Otoritas India memeriksa insiden turbulensi pesawat Air India Phuket–Delhi. Tes narkoba kapten memunculkan temuan. Begini perkembangannya.

Septian Deny
Oleh Septian Deny - Reporter
Setelah Turbulensi Air India Phuket–Delhi, Tes Narkoba Kapten Mengungkap Temuan
Maskapai Air India tengah parkir di sebuah bandara. (Dok. AFP/Sajjad Hussain)

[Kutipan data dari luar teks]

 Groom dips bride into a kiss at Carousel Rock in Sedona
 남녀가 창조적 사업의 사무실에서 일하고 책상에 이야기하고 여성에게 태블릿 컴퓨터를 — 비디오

Kapten pesawat Air India pada penerbangan Phuket–Delhi dinyatakan positif menggunakan mariyuana (ganja) dalam tes konfirmasi narkoba. Menurut seorang sumber yang mengetahui perkara ini, hasilnya keluar pada Selasa (11/8). Informasi tersebut dikutip dari Channel New Asia, Rabu (12/8/2026).

Pada hari yang sama, Kementerian Penerbangan Sipil India memanggil CEO Air India Campbell Wilson untuk dimintai penjelasan atas insiden pekan lalu ketika pesawat tiba-tiba kehilangan ketinggian sekitar 300 kaki.

Air India maupun Kementerian Penerbangan Sipil India belum memberikan tanggapan atas permintaan komentar terkait hasil tes tersebut.

Wilson sebelumnya menyampaikan kepada sejumlah media bahwa maskapai telah menyerahkan informasi kepada kementerian mengenai perkembangan penyelidikan.

Cedera 13 Penumpang dan 4 Awak Saat Ketinggian Turun

Pemanggilan terhadap pimpinan maskapai dilakukan beberapa hari setelah otoritas India membuka penyelidikan atas insiden yang menyebabkan 13 penumpang dan empat awak kabin mengalami cedera.

Pemerintah menyebut peristiwa di udara itu sebagai "momentary altitude variation" saat pesawat melintas di atas negara bagian Odisha, India bagian timur.

Insiden terjadi pekan lalu di tengah penerbangan rute Phuket–Delhi.

Kronologi Penerbangan Phuket–Delhi

Pesawat berangkat dari Phuket, kota tujuan wisata di Thailand, menuju Delhi.

Di dalamnya terdapat 137 penumpang dan delapan awak kabin.

Meski sempat mengalami perubahan ketinggian secara tiba-tiba, pesawat berhasil mendarat dengan selamat di Delhi. Pesawat yang terlibat merupakan Airbus A320neo.

Proses Tes dan Posisi Saham Air India

Pada Minggu, Kementerian Penerbangan Sipil India menyatakan pemeriksaan awal terhadap sang kapten terkait zat psikoaktif menghasilkan temuan yang mengharuskan dilakukan tes laboratorium konfirmasi.

Air India sebelumnya menyebut belum menerima informasi mengenai hasil pemeriksaan tersebut.

Air India mayoritas dimiliki Tata Group, sementara Singapore Airlines memiliki sekitar 25 persen saham di maskapai tersebut.